--- PASSAGE ---

I browsed through some of the great TechField Day videos and came across the discussion “What is an Ethernet Fabric?” which covered the topic of Brocade’s version of a flat layer 2 Ethernet network based on their proprietary “ether-fabric protocol”. At a certain point the discussion led to the usual “Storage vs. Network” and it still seems there is a lot of mistrust between the two camps. (As rightfully they should. :-))
For the video of the “EtherFabric” discussion you can have a look >>here<<
Convergence between storage en networking has been a wishful thinking ever since parallel SCSI became in it 3rd phase where the command set was separated from the physical infrastructure and became serialised over an “network” protocol called Fibre-Channel.
The biggest problem is not the technical side of the conversion. Numerous options have already been provided which allow multiple protocols being transmitted via other protocols. The SCSI protocol is able to be transmitted via FibreChannelC, TCPIP, iSCSI and even the less advanced protocol ATA can be transferred directly via Ethernet.

--- RECORDS PROVIDED ---

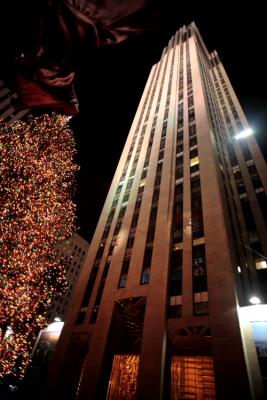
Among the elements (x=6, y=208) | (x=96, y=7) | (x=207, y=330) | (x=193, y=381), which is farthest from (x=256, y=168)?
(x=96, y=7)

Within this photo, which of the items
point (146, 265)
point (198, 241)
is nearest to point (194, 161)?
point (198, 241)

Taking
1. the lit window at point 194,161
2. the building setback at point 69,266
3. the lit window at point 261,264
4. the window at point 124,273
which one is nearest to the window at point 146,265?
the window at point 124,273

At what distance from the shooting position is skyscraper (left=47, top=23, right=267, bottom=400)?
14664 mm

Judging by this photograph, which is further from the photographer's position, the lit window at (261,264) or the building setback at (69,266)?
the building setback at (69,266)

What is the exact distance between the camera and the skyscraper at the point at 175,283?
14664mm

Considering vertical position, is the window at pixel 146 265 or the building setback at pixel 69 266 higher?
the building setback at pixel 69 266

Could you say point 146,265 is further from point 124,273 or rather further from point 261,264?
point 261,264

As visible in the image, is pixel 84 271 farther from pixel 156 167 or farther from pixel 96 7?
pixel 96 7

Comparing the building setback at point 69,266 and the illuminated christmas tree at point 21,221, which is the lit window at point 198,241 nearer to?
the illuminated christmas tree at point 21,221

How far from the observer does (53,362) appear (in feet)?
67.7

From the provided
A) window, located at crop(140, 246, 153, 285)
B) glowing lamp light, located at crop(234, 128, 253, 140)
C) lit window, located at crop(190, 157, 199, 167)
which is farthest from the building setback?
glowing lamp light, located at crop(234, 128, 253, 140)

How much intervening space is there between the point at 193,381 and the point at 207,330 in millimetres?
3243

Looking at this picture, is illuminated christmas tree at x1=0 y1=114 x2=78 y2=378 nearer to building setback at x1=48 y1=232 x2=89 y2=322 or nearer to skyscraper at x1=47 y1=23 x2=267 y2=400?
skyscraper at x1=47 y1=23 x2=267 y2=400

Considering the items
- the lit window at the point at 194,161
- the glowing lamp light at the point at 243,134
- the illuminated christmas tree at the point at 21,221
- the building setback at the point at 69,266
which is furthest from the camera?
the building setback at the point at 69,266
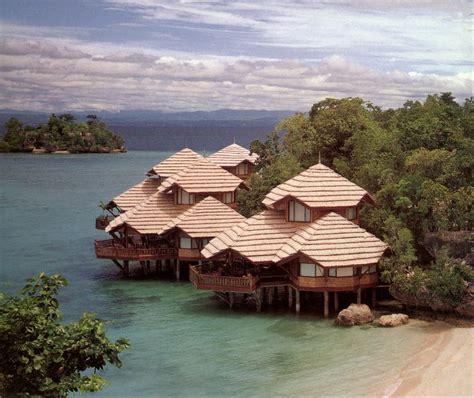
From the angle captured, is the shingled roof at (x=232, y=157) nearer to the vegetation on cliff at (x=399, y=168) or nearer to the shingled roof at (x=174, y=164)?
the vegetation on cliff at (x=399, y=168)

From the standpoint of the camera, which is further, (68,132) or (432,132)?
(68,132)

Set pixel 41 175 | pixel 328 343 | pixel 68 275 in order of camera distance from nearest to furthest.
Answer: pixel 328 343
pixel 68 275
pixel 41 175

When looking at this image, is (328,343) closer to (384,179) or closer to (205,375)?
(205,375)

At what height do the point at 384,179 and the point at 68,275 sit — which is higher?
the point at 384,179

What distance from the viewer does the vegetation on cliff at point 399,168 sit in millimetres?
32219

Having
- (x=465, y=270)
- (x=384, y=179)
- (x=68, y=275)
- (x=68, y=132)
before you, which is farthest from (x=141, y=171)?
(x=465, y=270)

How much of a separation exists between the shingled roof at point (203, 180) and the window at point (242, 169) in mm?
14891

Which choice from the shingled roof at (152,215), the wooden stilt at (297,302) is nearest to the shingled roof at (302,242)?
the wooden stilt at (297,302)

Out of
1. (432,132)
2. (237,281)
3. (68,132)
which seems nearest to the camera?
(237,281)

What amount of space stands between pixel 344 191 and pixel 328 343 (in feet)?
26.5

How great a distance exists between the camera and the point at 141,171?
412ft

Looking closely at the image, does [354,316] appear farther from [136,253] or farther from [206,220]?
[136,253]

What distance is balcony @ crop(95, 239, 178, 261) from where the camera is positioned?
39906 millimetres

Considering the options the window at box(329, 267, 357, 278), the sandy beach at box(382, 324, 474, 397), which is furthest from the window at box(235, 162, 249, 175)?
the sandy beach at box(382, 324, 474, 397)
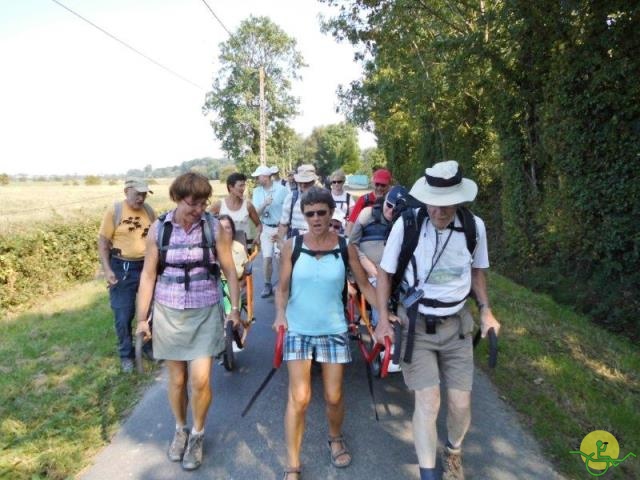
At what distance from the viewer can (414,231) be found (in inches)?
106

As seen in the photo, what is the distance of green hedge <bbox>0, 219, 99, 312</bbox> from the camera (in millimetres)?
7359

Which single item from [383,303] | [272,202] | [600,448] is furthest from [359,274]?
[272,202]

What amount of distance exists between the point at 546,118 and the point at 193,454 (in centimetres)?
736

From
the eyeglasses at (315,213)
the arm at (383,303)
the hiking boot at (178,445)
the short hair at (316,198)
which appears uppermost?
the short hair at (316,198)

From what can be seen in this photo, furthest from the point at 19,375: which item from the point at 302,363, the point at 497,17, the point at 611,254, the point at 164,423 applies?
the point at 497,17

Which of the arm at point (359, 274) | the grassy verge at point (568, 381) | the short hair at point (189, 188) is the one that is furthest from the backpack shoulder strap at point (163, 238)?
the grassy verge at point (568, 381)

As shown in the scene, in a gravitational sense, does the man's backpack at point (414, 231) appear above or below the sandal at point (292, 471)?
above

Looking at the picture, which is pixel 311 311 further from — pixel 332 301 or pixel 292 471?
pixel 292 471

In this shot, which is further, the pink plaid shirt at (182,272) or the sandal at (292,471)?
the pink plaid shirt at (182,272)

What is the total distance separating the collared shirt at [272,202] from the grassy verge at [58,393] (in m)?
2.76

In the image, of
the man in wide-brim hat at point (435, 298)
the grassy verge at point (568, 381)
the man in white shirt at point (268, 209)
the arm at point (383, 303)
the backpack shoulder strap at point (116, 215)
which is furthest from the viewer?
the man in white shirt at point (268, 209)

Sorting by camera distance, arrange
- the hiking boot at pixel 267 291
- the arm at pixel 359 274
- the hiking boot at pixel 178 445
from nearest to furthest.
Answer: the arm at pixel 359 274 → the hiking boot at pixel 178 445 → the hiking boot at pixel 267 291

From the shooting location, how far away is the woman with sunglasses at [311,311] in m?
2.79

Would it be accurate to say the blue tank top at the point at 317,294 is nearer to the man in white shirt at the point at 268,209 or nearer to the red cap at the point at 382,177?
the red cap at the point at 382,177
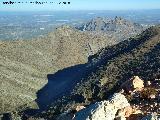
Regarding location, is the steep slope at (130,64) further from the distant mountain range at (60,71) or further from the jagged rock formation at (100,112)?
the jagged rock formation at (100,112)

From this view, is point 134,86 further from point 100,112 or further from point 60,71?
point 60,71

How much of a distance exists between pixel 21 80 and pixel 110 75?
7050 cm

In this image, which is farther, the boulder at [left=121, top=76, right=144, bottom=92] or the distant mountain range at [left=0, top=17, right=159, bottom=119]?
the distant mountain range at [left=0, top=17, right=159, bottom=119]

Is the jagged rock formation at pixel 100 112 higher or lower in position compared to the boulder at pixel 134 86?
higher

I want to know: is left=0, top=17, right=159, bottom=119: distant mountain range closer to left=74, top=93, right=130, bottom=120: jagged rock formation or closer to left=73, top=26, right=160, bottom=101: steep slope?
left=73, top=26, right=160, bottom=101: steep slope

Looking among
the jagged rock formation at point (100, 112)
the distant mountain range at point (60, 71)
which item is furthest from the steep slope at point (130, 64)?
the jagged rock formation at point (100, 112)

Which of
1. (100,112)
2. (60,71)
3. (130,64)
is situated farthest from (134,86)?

---

[TASKS AND EXERCISES]
1) In the post on storage and network convergence, what did the "What is an Ethernet Fabric?" discussion cover?
2) Using the post on storage and network convergence, explain why the technical side is not the biggest problem of the conversion.
The listing has no connection to the text.

[PER-TASK ANSWERS]
1) It covered Brocade's version of a flat layer 2 Ethernet network based on their proprietary "ether-fabric protocol".

2) Numerous options already allow multiple protocols to be transmitted via other protocols. SCSI can already be carried over protocols such as TCPIP and iSCSI, and ATA can even be transferred directly via Ethernet.